EXERCISE:
From the line holding "Stock image for" through the line holding "Grawitacja Umysłu" below, write out every line exactly; include both of those lines and drop the pictures.
++++ RECORDS SUPPLIED
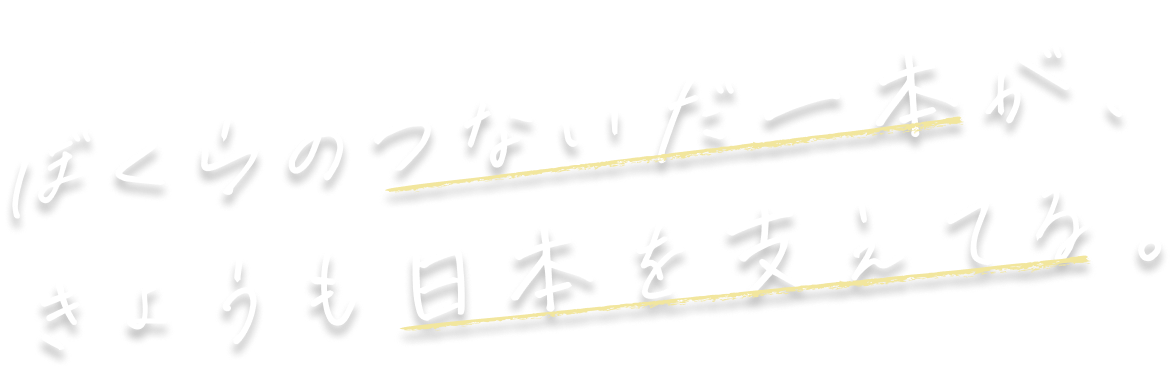 ぼくらのつないだ一本が、きょうも日本を支えてる。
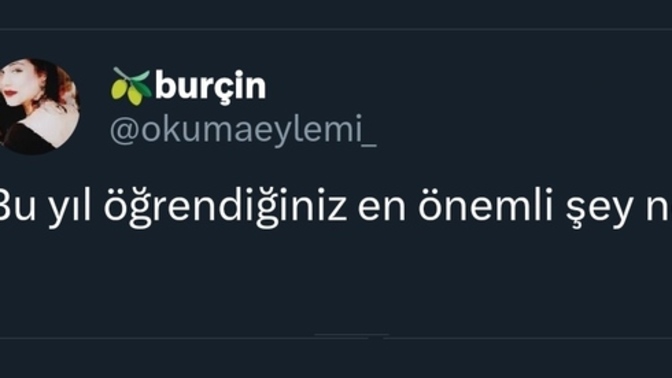 Bu yıl öğrendiğiniz en önemli şey neydi?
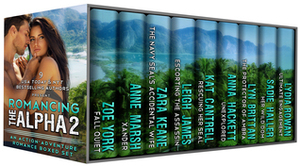 Romancing the Alpha 2 by Kat Cantrell, Sadie Haller, Lyn Brittan, Leigh James, Lydia Rowan, Anne Marsh, Anna Hackett, Zoe York, Zara Keane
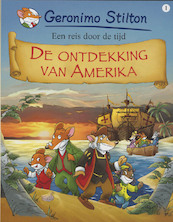 De ontdekking van Amerika 1 Een reis door de tijd - Geronimo Stilton (ISBN 9789085920465)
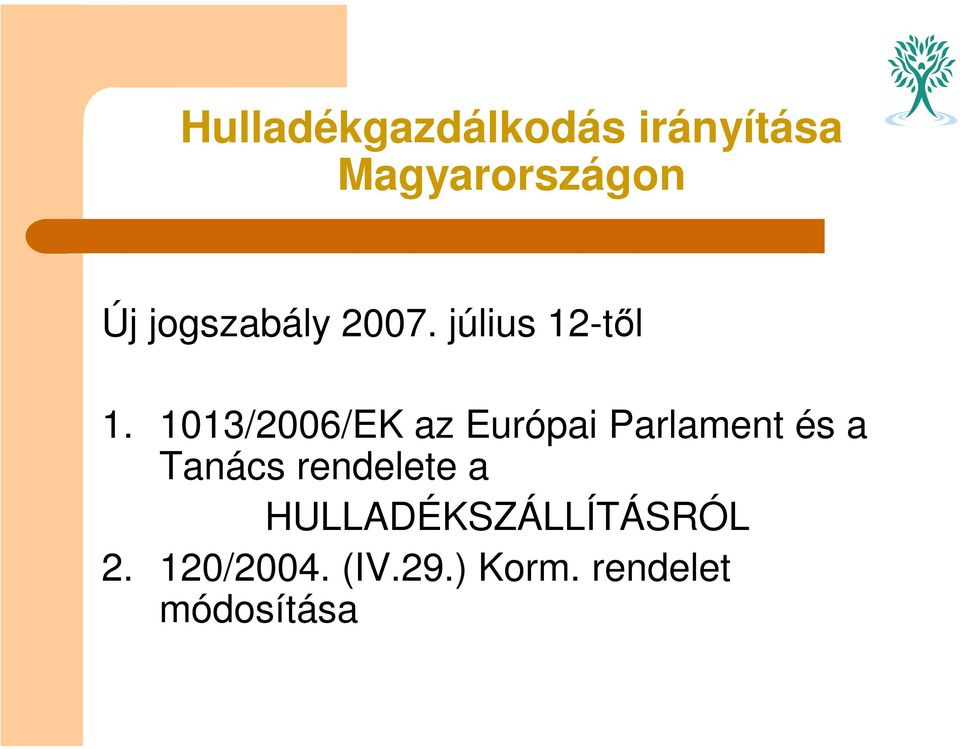 1013/2006/EK az Európai Parlament és a Tanács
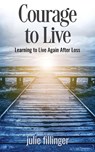 Courage to Live - Julie Fillinger - 9781637464052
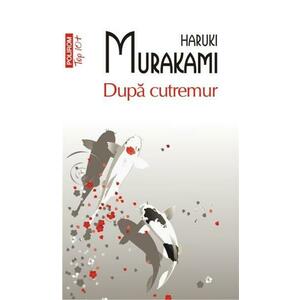 Dupa cutremur | Haruki Murakami imagine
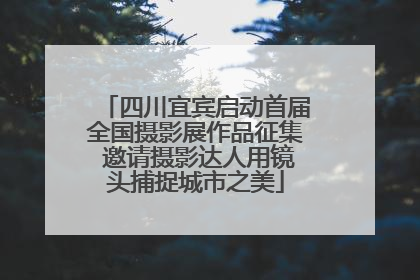 四川宜宾启动首届全国摄影展作品征集 邀请摄影达人用镜头捕捉城市之美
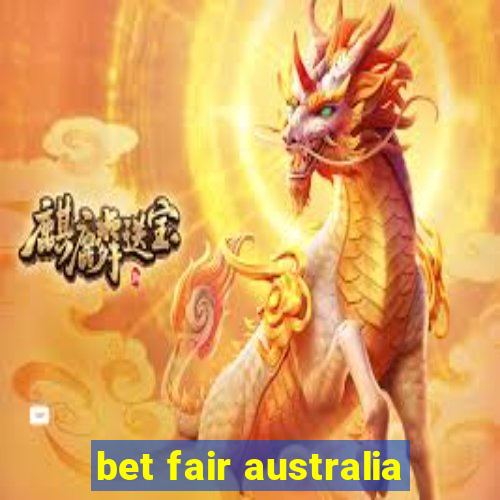 bet fair australia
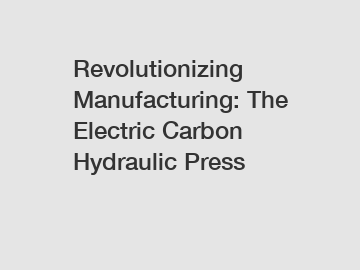 Revolutionizing Manufacturing: The Electric Carbon Hydraulic Press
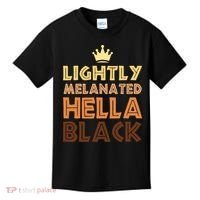 Lightly Melanated Hella Black Afro Queen African American Kids T-Shirt thumb 0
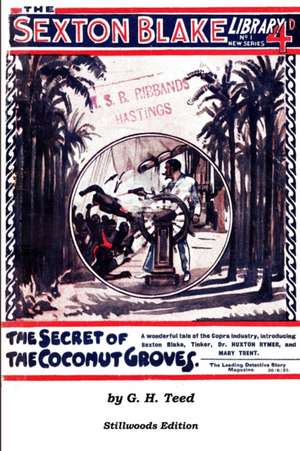 The Secret of the Coconut Groves de G. H. Teed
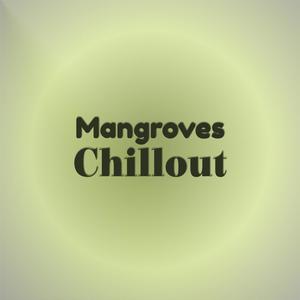 Mangroves Chillout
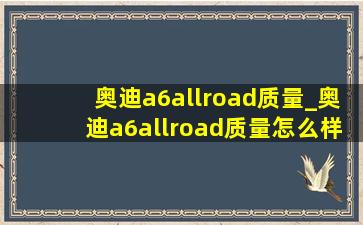 奥迪a6allroad质量_奥迪a6allroad质量怎么样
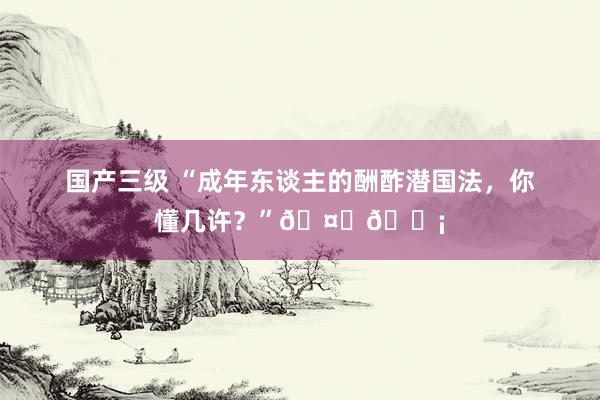 国产三级 “成年东谈主的酬酢潜国法，你懂几许？”🤔💡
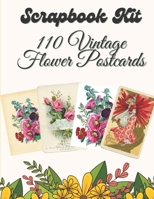 Scrapbook Kit - 110 Vintage Flower Postcards: Ephemera Elements for Decoupage, Notebooks, Journaling or Scrapbooks. Vintage Things to cut out and Collage B08WK2LGLZ Book Cover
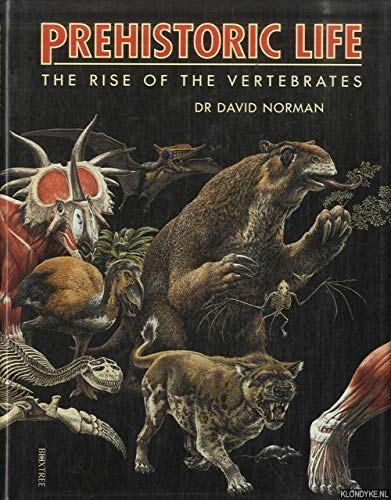 Stock image for Prehistoric Life: The Rise of the Vertebrates for sale by AwesomeBooks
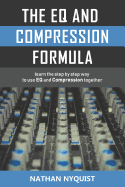 The Eq and Compression Formula: Learn the Step by Step Way to Use Eq and Compression Together
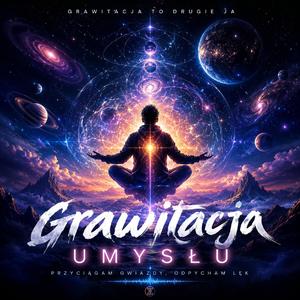 Grawitacja Umysłu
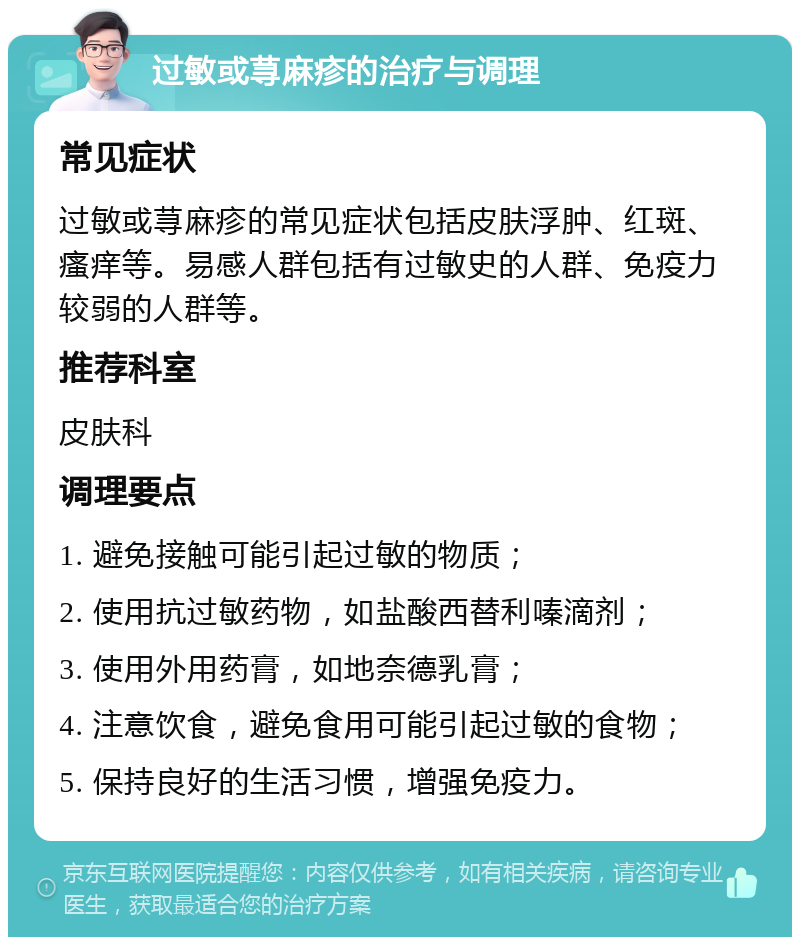 过敏或荨麻疹的治疗与调理 常见症状 过敏或荨麻疹的常见症状包括皮肤浮肿、红斑、瘙痒等。易感人群包括有过敏史的人群、免疫力较弱的人群等。 推荐科室 皮肤科 调理要点 1. 避免接触可能引起过敏的物质； 2. 使用抗过敏药物，如盐酸西替利嗪滴剂； 3. 使用外用药膏，如地奈德乳膏； 4. 注意饮食，避免食用可能引起过敏的食物； 5. 保持良好的生活习惯，增强免疫力。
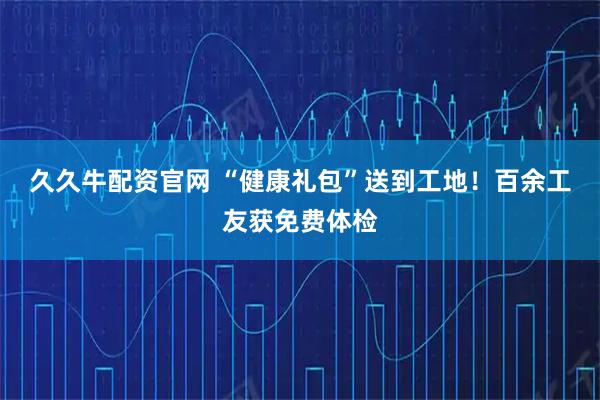 久久牛配资官网 “健康礼包”送到工地！百余工友获免费体检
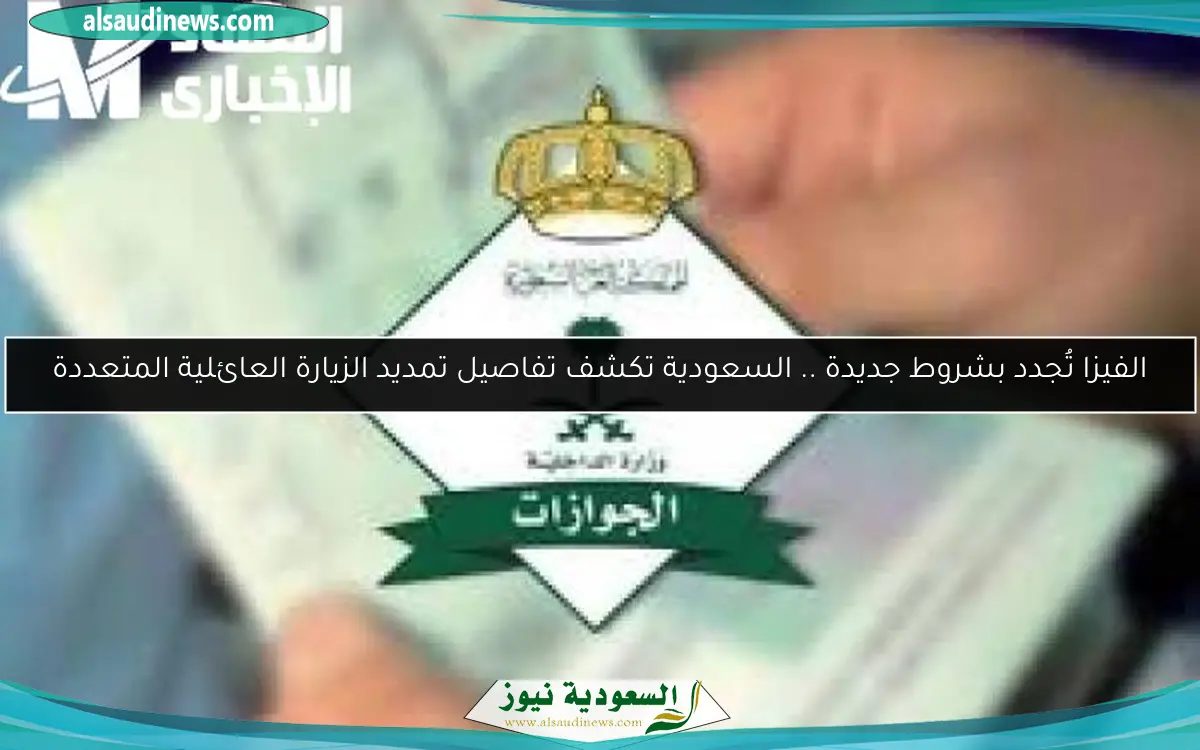 الفيزا تُجدد بشروط جديدة .. السعودية تكشف تفاصيل تمديد الزيارة العائلية المتعددة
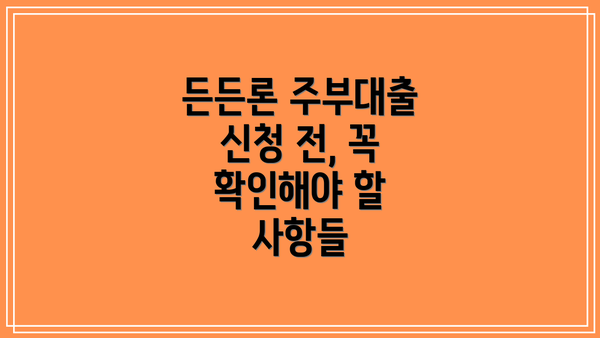든든론 주부대출 신청 전, 꼭 확인해야 할 사항들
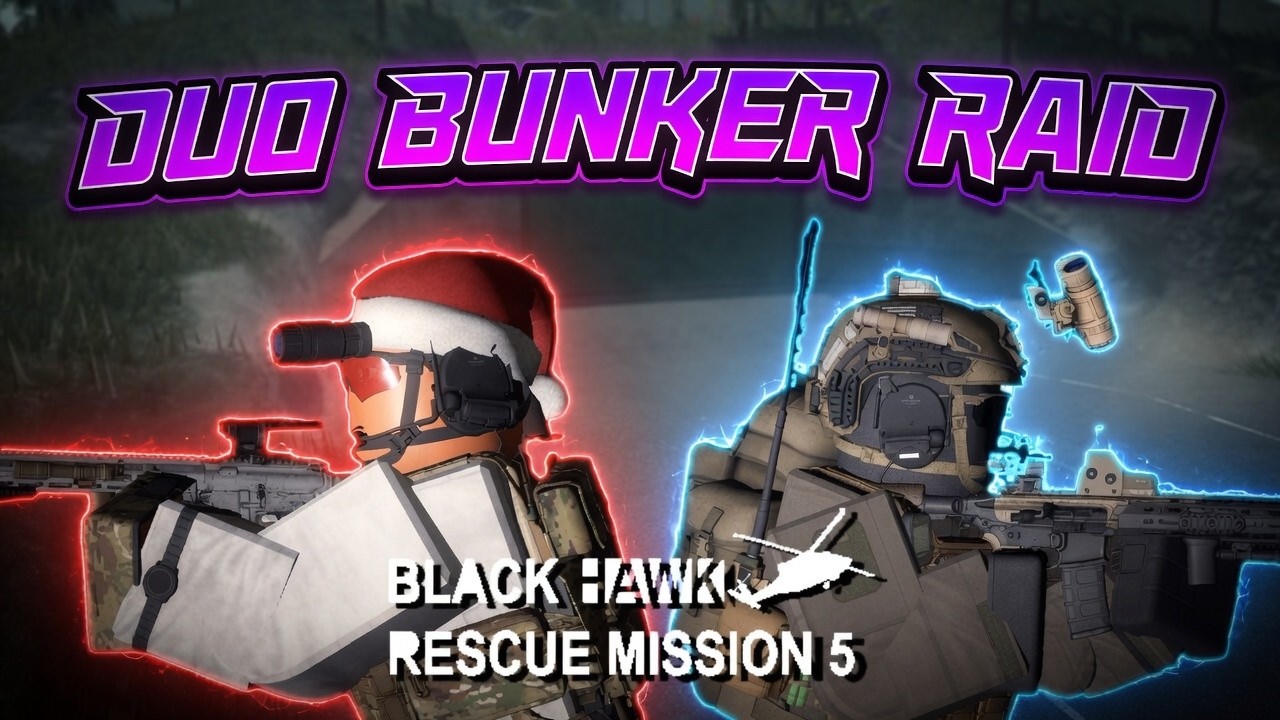 BUNKER RAID DUO / 2 MAN RAID | [BRM5 ROBLOX] | (Blackhawk Rescue Mission 5)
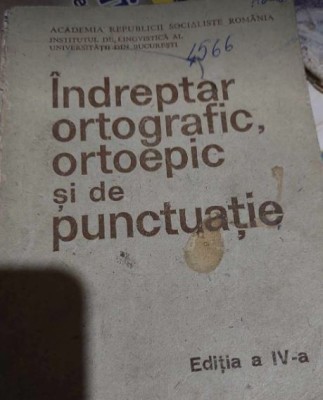 &amp;Icirc;ndreptar, ortografic ortoepic și de punctuație - (ed. IV), Academia RSR foto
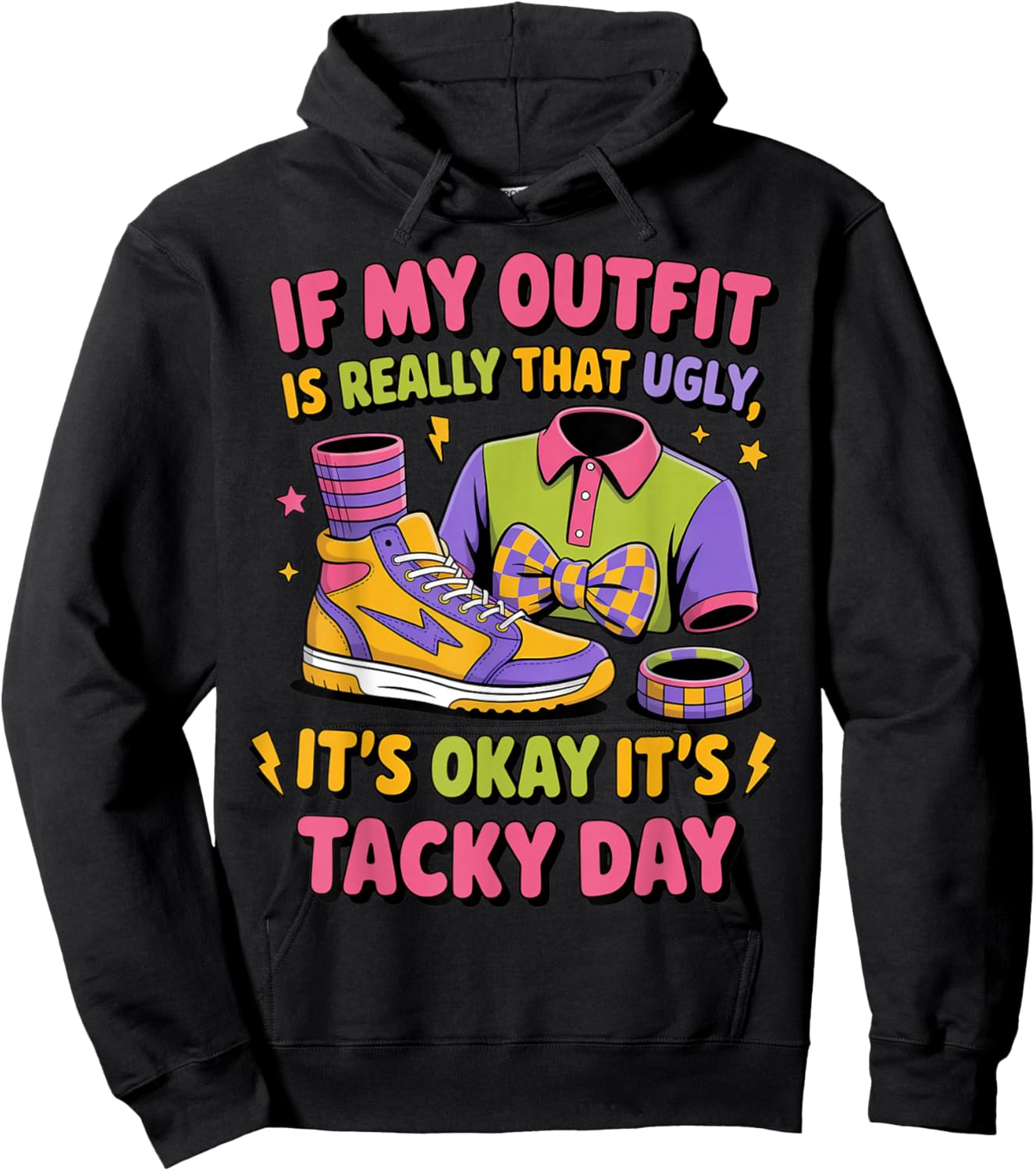 It's Okay It's Tacky Day Summer Wacky Mismatch Day Tacky Day Hoodie - Hoodie | Black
++++++++
TASK OUTPUT:
 Stock image for Prehistoric Life: The Rise of the Vertebrates for sale by AwesomeBooks
 The Eq and Compression Formula: Learn the Step by Step Way to Use Eq and Compression Together
 Grawitacja Umysłu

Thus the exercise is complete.